Es braucht vor allem Konstanz, um über mehrere Jahre kontinuierlich in eine Richtung zu arbeiten. Wir müssen eine gemeinsame Idee entwickeln und den Weg dahin konsequent verfolgen. Im sportlichen Bereich bedeutet das, dass wir ein Spielsystem finden müssen, das zum Grasshopper Club Zürich, zum Umfeld und zur hiesigen Mentalität passt. Dieses müssen wir über alle Ebenen hinweg umsetzen. Die Spielphilosophie muss deutlich erkennbar werden, damit jeder sofort sieht: Hier spielt GC. Dafür braucht es nicht nur die erste Mannschaft, sondern ganz besonders auch die gesamte Juniorenabteilung, die die Jungen formen und für einen Einsatz in der Super League vorbereiten muss.

Wie kannst Du in Deiner Rolle GC bei dieser Entwicklung unterstützen?

Ich bin der Ideengeber. Gemeinsam mit dem Staff muss ich eine Richtung vorgeben und diese vorleben. Und es wird meine Aufgabe sein, zu überprüfen, ob die Vorgaben von den verschiedenen Teams, Trainern und Spielern umgesetzt und die Ziele erreicht werden. Dabei bin ich direkt und spreche Erwartungen und Probleme klar an – aber nicht um irgendjemanden abzukanzeln, sondern um uns alle besser zu machen. Deshalb sage ich nicht nur, was nicht gut ist, sondern ich zeige vor allem auf, woran der einzelne Spieler oder Trainer arbeiten muss, um sich zu verbessern. 

Apropos Nachwuchsförderung: In der Bundesliga warst Du vor allem auch dafür bekannt, junge vielversprechende Talente zu entdecken und zu fördern. Wird dies auch bei GC eine Deiner Aufgaben sein?

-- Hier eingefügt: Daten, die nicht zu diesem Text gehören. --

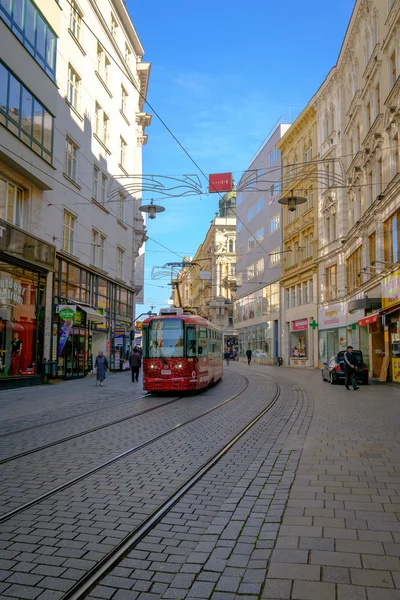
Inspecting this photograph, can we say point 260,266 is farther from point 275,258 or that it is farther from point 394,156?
point 394,156

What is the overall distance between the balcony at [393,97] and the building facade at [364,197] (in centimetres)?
4

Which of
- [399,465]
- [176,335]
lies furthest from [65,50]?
[399,465]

Der Nachwuchs wird in Zukunft eine tragende Rolle spielen. Die Förderung junger Talente war für mich schon immer eine Herzensangelegenheit. Und GC Zürich braucht eine gute Juniorenausbildung, um zum sportlichen Erfolg zurückzufinden. Nachwuchstrainer sollen die erste Mannschaft beobachten können, um aus erster Hand zu lernen, was es braucht, um ein Profi zu werden. Schliesslich müssen sie auch unsere Spielphilosophie mittragen, damit sie wissen, wie und in welchen Belangen sie unsere jungen Spieler ausbilden sollen. Ich hatte das Glück, dass ich als Trainer und als Scout auf diese Weise gefördert worden bin. Dies möchte ich weitergeben und auch anderen ermöglichen. Gute Trainer können wir nachziehen, wenn es innerhalb GC eine Aufstiegschance gibt. Wenn das gelingt, ist das eine tolle Bestätigung der eigenen Arbeit.

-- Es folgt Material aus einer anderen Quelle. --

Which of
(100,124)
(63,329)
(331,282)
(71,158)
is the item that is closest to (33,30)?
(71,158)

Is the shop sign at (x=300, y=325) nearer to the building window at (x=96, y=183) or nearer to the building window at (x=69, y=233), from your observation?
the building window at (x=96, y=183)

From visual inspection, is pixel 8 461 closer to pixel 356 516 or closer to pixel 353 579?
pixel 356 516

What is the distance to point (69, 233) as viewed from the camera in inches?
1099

Die letzten Wochen waren aus Resultatesicht wenig erfolgreich. GC muss sich bis Ende Mai in der Relegationsrunde behaupten und hat 10 Punkte Rückstand auf den rettenden vierten Rang der Relegationstabelle. Mit welchen Gedanken gehst Du in diese Phase der Meisterschaft?

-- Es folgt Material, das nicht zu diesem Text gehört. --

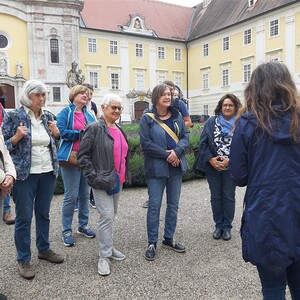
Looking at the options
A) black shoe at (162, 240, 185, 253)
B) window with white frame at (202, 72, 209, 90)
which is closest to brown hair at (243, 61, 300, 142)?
black shoe at (162, 240, 185, 253)

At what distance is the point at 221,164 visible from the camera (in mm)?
4293

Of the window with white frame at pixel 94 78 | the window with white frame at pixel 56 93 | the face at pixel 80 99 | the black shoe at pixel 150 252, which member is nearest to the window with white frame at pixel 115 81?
the window with white frame at pixel 94 78

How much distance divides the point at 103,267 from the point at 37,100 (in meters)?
1.93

Mit der vollen Überzeugung, dass nichts unmöglich ist! Dazu müssen wir uns in jedem Spiel verbessern.  Wir müssen mehr Chancen kreieren, um auch Tore zu schiessen. Wobei wir die Defensive nicht vergessen dürfen. Die elementaren Grundlagen des Fussballs eben. Und: Die Zuschauer müssen sehen, dass wir in jedem Match alles geben.

Wie kannst Du als Sportchef dazu beitragen?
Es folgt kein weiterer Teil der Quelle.